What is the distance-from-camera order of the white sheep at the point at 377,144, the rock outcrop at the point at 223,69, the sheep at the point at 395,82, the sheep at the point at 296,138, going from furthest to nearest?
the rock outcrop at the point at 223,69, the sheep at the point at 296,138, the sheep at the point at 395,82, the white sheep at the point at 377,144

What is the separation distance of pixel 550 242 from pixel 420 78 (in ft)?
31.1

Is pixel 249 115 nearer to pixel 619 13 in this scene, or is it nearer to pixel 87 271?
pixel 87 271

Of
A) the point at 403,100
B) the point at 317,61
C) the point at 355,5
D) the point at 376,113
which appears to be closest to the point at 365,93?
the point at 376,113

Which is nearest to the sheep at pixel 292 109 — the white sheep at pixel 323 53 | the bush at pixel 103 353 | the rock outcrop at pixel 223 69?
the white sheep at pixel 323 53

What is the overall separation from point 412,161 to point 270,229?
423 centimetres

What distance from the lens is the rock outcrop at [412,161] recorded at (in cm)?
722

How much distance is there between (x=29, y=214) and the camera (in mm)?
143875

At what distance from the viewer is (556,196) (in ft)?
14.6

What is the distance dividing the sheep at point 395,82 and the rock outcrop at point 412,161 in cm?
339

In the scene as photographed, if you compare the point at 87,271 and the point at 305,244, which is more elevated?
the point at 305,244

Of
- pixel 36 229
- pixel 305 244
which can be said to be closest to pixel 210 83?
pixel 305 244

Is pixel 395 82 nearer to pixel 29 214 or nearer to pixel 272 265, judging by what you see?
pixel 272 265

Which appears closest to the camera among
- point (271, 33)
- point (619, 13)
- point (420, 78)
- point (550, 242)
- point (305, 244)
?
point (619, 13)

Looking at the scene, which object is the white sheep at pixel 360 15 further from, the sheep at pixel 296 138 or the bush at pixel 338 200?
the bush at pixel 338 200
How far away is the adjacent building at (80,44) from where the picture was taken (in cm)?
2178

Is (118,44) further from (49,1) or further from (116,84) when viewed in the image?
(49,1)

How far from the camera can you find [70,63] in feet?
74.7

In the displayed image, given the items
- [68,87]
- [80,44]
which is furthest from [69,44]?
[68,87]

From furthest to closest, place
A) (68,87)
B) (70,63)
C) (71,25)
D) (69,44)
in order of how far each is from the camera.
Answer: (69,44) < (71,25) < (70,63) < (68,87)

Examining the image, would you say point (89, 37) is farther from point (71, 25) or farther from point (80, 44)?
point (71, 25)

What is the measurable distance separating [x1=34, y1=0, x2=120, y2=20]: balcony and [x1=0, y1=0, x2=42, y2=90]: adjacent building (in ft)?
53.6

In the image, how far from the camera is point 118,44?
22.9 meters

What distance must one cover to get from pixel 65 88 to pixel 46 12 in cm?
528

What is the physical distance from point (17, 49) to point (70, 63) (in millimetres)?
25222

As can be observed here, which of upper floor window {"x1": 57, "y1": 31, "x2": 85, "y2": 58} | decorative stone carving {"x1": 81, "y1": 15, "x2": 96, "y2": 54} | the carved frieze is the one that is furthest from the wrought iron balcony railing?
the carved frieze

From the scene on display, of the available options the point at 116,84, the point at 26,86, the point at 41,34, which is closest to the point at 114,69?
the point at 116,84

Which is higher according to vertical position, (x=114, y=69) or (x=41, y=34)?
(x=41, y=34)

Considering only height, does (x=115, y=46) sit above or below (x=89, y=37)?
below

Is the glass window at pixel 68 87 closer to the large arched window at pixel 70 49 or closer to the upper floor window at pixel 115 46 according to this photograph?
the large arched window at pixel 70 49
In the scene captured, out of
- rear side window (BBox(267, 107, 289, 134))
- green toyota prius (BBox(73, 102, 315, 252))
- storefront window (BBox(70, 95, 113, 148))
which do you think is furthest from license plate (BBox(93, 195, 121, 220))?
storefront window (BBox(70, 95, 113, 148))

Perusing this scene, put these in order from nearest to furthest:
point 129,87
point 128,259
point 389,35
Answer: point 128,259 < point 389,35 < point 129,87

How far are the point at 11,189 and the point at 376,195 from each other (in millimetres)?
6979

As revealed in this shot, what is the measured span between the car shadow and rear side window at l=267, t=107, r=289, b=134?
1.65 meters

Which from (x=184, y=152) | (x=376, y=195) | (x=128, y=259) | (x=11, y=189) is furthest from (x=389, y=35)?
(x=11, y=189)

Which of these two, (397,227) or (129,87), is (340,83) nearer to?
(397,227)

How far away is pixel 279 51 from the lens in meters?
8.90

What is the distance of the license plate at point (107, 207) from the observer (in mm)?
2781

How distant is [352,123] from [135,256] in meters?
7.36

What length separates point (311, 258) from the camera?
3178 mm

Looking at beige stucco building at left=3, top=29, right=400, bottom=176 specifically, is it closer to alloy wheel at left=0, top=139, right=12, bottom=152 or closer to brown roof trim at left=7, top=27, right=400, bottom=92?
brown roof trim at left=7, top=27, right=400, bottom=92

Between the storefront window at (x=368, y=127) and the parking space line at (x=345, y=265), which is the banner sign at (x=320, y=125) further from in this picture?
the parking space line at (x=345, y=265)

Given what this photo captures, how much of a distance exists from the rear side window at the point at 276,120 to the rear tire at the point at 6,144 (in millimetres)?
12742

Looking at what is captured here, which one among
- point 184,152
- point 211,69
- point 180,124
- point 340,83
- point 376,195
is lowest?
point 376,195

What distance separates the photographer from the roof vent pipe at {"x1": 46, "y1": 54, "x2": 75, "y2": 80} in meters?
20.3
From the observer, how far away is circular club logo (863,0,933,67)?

□ □ □ □ □

> What to work on
Reproduce everything from the line containing "Given what this" down to the end of the records, with each number in the answers (distances and coordinates alike) offset by 29.

> The result
Given what this photo captures, how much of a distance exists from the rear side window at the point at 276,120 to the rear tire at the point at 6,144 (in millimetres)?
12771

Looking at what is captured here, which one among
- point 184,152
- point 211,69
- point 180,124
- point 340,83
- point 376,195
is lowest?
point 405,224

What distance separates the photographer from the roof vent pipe at {"x1": 46, "y1": 54, "x2": 75, "y2": 80} in meters?
49.3
From the observer, how far away is circular club logo (863,0,933,67)?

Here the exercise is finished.